Features from VGG19 Layer 14
Features from VGG19 Layer 14. Notice the curves and arcs — building blocks that appear in nearly every object. Remarkably, researchers have found that ALL large CNN-based image classifiers learn curve detectors like these.

What Does a CNN Actually See?

We've described CNNs in terms of operations — convolution, pooling, weight sharing. But what do those learned weights actually represent?

Unlike the weights of a fully connected network, CNN filters are small images we can literally look at. And when we do, something striking emerges: the hierarchy a CNN learns on its own closely mirrors the one neuroscientists found in the mammalian visual cortex. Early layers detect edges and colors. Middle layers detect textures and shapes. Deep layers detect objects and faces.

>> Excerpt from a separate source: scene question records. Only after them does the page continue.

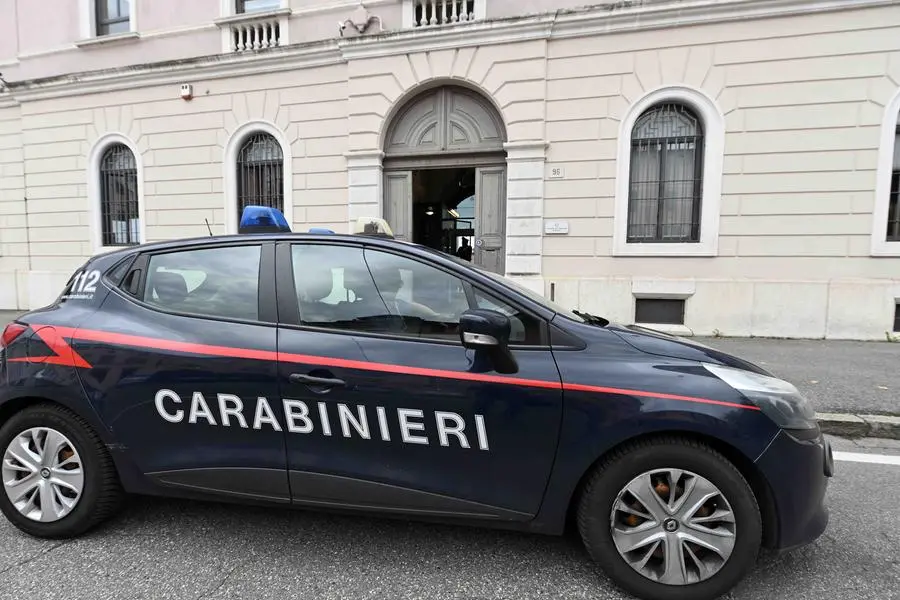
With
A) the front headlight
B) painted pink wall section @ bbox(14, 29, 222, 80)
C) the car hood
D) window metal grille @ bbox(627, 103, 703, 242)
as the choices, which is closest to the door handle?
the car hood

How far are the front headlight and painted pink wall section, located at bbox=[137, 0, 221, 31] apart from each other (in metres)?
11.4

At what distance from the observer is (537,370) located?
198 cm

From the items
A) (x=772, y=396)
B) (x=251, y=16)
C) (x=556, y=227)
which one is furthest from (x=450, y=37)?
(x=772, y=396)

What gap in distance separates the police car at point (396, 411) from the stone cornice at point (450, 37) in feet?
23.5

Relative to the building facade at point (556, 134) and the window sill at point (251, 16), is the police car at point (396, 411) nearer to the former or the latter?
the building facade at point (556, 134)

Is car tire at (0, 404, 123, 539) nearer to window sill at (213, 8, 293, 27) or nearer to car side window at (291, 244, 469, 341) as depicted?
car side window at (291, 244, 469, 341)

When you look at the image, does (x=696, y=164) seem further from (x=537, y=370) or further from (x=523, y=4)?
(x=537, y=370)

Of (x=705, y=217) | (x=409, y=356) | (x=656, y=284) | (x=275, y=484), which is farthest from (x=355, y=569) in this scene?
(x=705, y=217)

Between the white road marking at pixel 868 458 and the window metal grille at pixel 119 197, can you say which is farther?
the window metal grille at pixel 119 197

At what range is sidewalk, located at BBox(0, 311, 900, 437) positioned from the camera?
12.8ft

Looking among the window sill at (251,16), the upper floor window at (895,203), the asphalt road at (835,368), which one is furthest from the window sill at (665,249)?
the window sill at (251,16)

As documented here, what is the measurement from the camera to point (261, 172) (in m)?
9.51

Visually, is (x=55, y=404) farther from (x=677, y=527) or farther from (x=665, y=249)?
(x=665, y=249)

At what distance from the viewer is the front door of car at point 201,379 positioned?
2.13m
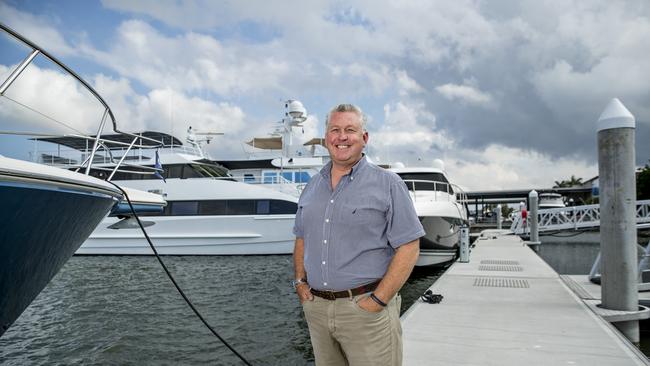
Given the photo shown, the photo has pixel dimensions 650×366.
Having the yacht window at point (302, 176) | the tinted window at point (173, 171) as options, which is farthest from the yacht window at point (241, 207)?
the yacht window at point (302, 176)

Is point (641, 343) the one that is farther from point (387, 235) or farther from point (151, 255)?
point (151, 255)

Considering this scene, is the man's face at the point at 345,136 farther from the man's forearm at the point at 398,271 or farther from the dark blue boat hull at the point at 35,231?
the dark blue boat hull at the point at 35,231

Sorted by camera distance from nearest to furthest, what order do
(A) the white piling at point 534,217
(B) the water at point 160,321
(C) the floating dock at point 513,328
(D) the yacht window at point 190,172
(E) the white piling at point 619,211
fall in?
1. (C) the floating dock at point 513,328
2. (E) the white piling at point 619,211
3. (B) the water at point 160,321
4. (D) the yacht window at point 190,172
5. (A) the white piling at point 534,217

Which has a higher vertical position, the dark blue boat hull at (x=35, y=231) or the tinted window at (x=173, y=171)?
the tinted window at (x=173, y=171)

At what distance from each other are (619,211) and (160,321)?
6966 mm

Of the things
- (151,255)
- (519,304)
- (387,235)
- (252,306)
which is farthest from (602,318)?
(151,255)

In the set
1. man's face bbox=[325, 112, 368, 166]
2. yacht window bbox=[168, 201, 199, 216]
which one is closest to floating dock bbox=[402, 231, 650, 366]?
man's face bbox=[325, 112, 368, 166]

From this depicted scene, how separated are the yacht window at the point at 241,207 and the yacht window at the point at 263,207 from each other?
0.65 feet

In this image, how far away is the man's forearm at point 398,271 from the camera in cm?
182

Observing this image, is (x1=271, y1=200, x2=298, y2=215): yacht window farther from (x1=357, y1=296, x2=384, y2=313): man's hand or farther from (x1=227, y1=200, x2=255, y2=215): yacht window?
(x1=357, y1=296, x2=384, y2=313): man's hand

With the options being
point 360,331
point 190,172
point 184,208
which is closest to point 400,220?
point 360,331

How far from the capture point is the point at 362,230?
190cm

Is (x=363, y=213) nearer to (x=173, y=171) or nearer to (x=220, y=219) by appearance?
(x=220, y=219)

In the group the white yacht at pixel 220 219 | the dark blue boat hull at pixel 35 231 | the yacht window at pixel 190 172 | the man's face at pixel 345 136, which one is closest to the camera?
the man's face at pixel 345 136
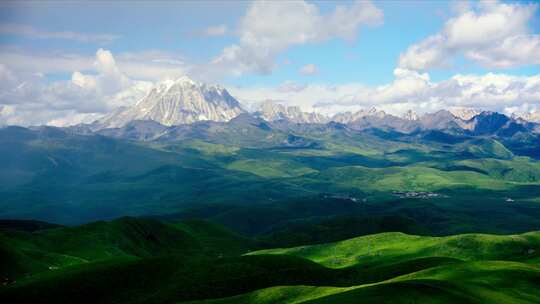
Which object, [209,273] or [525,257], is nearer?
[209,273]

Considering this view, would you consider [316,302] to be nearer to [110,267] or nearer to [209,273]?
[209,273]

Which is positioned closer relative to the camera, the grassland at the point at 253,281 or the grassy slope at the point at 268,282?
the grassy slope at the point at 268,282

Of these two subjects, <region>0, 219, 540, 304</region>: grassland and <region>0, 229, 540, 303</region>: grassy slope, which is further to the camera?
<region>0, 219, 540, 304</region>: grassland

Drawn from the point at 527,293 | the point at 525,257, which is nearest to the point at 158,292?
the point at 527,293

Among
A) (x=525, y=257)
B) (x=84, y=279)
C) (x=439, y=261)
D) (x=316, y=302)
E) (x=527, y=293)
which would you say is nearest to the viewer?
(x=316, y=302)

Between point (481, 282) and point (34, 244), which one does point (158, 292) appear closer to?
point (481, 282)

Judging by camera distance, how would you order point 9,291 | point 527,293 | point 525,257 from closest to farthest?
point 527,293 < point 9,291 < point 525,257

Nobody programmed this hierarchy. Gradient descent discovered it because it's the most efficient way to describe natural images.

Explainability

A trained CNN can classify images with superhuman accuracy — but can we trust it? Does it understand what it's looking at, or is it exploiting patterns we haven't noticed? Explainability is the field of techniques for opening that black box. Two of these are feature visualization and saliency maps.

Feature Visualization

Feature visualization asks: what input maximally activates a given neuron? By generating images that make a filter fire as strongly as possible, we get a direct readout of what concept it has learned to detect. This is how researchers confirmed the edge → texture → object hierarchy — not by inspecting weights, but by visualizing what each filter responds to most.

Saliency Maps

Saliency maps flip the question: given a real image and a prediction, which pixels drove that decision? One approach computes the gradient of the predicted class score with respect to each input pixel — pixels that would most change the output if altered are highlighted. The result is a heatmap overlaid on the image showing where the network was "looking." Saliency maps are a great tool for debugging your models.

💭Reflection

A CNN trained only to classify images spontaneously learns edge detectors, texture detectors, and object-part detectors — the same features neuroscientists found in the visual cortex. What does this suggest about how learning algorithms relate to the problems they're trained on?